| |
Paranızla rezil olmamanız için birkaç naçizane tüyo...
Bir günlüğüne nereye gitsek dedik. Çoğu kez yaptığımız gibi Nişanyanlar'ın 'Küçük Oteller Kitabı'nı önümüze açtık. Şile-Akçakese'de 'Woodyville' adlı bir yer varmış; fotoğrafı çok davetkâr görünüyordu. Telefon açtık: "Sadece jakuzili odalarımızda yer var, kişi başı 'yarım pansiyon' 110 milyon lira" cevabını aldık. Ekstralarla az para değildi. 'Hadi bir hovardalık yapalım' deyip gaza bastık. Balkonundan baktığınızda fotoğraftaki manzaraya sahip, ilk bakışta gayet şirin kulübeye (bungalov) yerleştik. Ve sonuç:
*** * 'Yarım pansiyon' ne demek? Yani 'kahvaltı ve akşam yemeği' dahil... Bir yerde yemek fiyata dahil olunca, başınıza ne gelir? Basit: Kahvaltı idare eder ama akşam yemeği sıradandır. Güler yüzlü, hızlı garsonlardan iyi hizmet alabilirsiniz ama mesela etler serttir, çeşit azdır, içkiler fiyata dahil değildir. Tavsiye: Bildiğiniz, garantili bir yer değilse, 'yarım pansiyon' yerine 'oda kahvaltı'yı tercih edin.

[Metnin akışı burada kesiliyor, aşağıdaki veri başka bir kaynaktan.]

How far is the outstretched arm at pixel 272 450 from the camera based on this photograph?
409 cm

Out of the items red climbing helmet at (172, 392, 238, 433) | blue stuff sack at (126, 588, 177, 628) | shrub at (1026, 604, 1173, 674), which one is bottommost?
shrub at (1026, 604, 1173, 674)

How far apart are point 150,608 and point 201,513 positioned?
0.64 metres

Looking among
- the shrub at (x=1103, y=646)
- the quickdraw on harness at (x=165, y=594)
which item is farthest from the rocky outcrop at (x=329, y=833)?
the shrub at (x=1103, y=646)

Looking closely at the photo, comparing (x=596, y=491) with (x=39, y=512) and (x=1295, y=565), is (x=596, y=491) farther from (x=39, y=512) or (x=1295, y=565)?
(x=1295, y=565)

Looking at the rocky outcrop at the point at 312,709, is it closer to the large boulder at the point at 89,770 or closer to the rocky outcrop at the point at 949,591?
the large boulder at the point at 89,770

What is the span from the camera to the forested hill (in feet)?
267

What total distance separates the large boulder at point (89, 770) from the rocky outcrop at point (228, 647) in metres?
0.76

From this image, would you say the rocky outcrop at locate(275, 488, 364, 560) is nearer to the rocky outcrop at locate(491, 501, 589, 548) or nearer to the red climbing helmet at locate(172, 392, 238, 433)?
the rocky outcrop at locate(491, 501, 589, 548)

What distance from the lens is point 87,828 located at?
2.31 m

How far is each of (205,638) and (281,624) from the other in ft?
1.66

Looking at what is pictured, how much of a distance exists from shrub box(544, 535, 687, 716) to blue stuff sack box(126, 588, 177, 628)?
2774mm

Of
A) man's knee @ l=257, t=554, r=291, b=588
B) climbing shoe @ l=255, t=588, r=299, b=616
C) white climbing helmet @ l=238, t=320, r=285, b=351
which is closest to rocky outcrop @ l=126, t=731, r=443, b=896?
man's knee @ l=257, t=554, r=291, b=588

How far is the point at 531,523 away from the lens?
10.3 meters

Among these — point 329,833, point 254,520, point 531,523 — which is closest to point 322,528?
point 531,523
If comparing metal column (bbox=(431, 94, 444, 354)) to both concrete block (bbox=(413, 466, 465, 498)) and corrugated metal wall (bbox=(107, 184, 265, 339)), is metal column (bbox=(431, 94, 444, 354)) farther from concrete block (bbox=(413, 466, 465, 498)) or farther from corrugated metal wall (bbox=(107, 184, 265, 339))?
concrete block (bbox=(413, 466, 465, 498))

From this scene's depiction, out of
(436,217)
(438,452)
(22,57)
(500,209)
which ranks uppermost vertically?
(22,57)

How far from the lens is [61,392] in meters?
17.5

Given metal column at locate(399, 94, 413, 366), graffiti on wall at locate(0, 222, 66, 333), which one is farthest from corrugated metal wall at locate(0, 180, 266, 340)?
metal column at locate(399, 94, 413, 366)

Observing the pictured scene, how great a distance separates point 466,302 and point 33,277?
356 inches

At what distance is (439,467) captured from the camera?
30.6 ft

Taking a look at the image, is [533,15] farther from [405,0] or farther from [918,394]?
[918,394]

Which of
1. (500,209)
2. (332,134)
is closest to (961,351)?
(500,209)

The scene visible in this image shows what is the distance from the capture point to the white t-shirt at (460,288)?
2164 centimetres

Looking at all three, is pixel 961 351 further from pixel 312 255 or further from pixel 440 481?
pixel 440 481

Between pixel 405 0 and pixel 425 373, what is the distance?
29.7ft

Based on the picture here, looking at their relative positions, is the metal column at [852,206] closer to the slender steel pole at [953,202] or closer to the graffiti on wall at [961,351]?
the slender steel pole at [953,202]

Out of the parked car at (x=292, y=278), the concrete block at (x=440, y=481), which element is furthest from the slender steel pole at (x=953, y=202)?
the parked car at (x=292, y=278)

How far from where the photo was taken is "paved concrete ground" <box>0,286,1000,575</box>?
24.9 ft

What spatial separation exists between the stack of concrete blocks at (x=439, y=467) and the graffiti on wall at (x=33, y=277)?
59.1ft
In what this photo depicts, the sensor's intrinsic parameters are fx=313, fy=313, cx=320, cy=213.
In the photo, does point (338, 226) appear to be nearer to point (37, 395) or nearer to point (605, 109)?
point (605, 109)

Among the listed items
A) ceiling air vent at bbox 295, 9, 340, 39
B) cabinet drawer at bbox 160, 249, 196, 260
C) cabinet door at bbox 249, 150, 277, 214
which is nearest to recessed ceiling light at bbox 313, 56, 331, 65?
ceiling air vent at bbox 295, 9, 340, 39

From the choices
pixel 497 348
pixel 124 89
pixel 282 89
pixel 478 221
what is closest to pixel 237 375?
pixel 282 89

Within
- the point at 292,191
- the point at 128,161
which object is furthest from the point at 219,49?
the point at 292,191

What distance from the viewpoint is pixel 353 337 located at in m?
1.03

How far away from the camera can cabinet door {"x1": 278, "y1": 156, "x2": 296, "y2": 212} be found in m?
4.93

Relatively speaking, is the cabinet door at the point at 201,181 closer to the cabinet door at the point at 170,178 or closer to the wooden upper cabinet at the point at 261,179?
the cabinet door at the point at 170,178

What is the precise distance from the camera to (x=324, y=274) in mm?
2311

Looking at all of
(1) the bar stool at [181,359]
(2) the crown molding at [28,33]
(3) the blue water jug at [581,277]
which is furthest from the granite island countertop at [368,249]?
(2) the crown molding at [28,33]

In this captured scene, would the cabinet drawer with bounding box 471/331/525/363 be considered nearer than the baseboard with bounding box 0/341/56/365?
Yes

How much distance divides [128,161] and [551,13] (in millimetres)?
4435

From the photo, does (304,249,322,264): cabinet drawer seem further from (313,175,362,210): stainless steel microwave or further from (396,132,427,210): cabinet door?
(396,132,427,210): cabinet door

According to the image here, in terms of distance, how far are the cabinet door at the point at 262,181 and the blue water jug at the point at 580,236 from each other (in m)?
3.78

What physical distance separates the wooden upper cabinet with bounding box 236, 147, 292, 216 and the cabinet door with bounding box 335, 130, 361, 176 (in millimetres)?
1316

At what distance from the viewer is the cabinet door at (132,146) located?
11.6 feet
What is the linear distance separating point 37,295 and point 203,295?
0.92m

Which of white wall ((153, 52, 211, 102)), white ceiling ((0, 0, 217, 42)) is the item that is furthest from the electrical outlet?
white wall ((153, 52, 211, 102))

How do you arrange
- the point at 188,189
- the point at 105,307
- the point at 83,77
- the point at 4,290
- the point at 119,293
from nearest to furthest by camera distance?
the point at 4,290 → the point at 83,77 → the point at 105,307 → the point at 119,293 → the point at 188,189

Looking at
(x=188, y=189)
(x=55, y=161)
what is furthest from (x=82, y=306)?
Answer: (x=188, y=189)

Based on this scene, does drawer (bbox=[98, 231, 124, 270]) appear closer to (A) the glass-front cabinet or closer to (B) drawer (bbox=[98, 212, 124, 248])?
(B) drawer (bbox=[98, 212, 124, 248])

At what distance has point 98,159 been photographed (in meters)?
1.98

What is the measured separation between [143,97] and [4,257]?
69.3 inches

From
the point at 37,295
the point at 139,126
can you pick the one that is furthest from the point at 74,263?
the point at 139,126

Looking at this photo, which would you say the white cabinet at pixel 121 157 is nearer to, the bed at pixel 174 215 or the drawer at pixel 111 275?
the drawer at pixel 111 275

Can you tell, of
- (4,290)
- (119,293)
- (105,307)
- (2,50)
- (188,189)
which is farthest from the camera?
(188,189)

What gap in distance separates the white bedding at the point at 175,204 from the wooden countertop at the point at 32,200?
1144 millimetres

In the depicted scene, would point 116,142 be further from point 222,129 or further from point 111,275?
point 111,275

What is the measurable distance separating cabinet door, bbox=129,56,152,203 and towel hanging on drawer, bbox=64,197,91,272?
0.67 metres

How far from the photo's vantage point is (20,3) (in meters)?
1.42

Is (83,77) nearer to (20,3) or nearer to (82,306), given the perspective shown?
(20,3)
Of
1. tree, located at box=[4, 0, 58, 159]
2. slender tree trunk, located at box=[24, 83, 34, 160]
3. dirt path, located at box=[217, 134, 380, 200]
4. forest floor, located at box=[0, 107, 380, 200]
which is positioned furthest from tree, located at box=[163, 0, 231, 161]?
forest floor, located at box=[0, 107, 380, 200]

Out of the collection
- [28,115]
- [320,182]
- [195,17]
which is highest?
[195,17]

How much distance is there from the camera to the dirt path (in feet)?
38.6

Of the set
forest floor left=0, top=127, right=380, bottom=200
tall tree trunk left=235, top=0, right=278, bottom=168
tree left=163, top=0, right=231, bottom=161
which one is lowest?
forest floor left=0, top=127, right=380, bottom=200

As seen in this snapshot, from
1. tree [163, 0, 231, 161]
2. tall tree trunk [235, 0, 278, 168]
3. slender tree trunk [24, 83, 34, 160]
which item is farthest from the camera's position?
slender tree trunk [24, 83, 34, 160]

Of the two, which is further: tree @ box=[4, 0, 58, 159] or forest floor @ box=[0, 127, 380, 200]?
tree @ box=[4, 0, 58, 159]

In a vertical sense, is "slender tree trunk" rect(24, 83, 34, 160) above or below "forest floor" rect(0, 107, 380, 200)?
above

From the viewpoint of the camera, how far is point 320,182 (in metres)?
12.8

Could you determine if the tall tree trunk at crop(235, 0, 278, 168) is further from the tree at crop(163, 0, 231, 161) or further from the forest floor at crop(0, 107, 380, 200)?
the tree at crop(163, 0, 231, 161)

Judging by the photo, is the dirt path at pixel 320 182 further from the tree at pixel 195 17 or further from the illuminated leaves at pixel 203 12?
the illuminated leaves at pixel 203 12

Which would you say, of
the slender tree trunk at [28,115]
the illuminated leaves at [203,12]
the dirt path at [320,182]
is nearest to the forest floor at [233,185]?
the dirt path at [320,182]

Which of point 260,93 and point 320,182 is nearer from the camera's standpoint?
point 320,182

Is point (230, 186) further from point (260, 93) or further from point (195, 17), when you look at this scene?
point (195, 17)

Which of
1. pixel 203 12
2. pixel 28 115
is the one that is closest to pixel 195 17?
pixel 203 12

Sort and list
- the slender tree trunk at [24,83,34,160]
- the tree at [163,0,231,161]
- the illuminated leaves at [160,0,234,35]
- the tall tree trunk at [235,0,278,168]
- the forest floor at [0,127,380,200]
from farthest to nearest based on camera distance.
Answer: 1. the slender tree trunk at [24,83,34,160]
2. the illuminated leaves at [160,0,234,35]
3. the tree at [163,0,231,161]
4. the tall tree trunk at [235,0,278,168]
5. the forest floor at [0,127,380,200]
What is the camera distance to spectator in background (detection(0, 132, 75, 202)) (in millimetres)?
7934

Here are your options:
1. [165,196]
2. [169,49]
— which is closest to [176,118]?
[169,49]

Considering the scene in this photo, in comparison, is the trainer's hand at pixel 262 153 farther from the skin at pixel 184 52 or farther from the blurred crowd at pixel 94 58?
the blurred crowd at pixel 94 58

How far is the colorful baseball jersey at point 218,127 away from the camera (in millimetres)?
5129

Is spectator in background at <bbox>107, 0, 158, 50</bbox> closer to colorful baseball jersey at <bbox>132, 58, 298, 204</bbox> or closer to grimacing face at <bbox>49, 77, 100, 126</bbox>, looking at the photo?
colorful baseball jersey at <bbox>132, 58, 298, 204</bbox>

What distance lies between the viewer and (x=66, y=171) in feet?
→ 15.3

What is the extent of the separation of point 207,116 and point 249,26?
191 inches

* Zaten küçük olan bir kulübenin banyosuna, işlevsel bir duş kabini yerine jakuzi konursa ne olur? Ne olacak, tuvalete ve lavaboya yer kalmaz. Tuvalete oturduğunuzda lavabo, artık boyunuza göre, ya kucağınıza gelir, ya da göğsünüze. Tabii bu arada tuvaletin haznesini dolduran musluk su akıtmaktadır; o da ayrı konu. Tavsiye: Emlak ilanlarında rastladığınız, "Panjurlar sıfır" ibaresi, herkesin bildiği gibi "Evimiz dandik mi dandik, öve öve ancak yeni panjurları övebiliyoruz" anlamına gelir. Aynı şekilde 'jakuzili oda' esprisine de kanmayın.
* Sonra elinizi yıkamak istersiniz. Muslukların biri çalışmamaktadır. Olabilir. Diğerini açarsınız. Beş on saniye sonra su ılınır. 'Aaa, ne güzel, burada sıcak su da varmış!' Derken su giderek ısınır, ısınır ve eliniz haşlanmaya başlar. Tabii dişinizi fırçaladığınızda durum daha da kötüleşir. Tavsiye: Odada mutlaka bir buçuk litrelik pet şişede su bulundurun.
* Gece odaya gelirsiniz. Fırın gibidir. Hemen pencereleri, camları, kapıları açarsınız. Birden kaloriferin çalışmakta olduğunu fark edersiniz! Aceleyle kapatırsınız. Oda normal 'yaz' sıcaklığına iner. 'Bari klimayı çalıştırayım' dersiniz. Aaaa, klima yok! Tavsiye: Kendinize Frenklerin 'check-list' dediği bir kontrol listesi hazırlayın. Kalmaya karar vermeden önce sorun.
* Sonra yatarsınız. Klima olmadığı için, civardaki çayda bol bol üreyen sivrisinekler vızıldamaya başlar. Sinek kovucu tablet var mı? O da yok! Cibinliğin altına sığınırsınız. Ancak Allahsız sivrisinekler mutlaka ama mutlaka bir gedik bulurlar. Onlar sokar, siz kaşınırsınız. Tavsiye: Hiç olmazsa sinek kovucu tablet olup olmadığına bakın.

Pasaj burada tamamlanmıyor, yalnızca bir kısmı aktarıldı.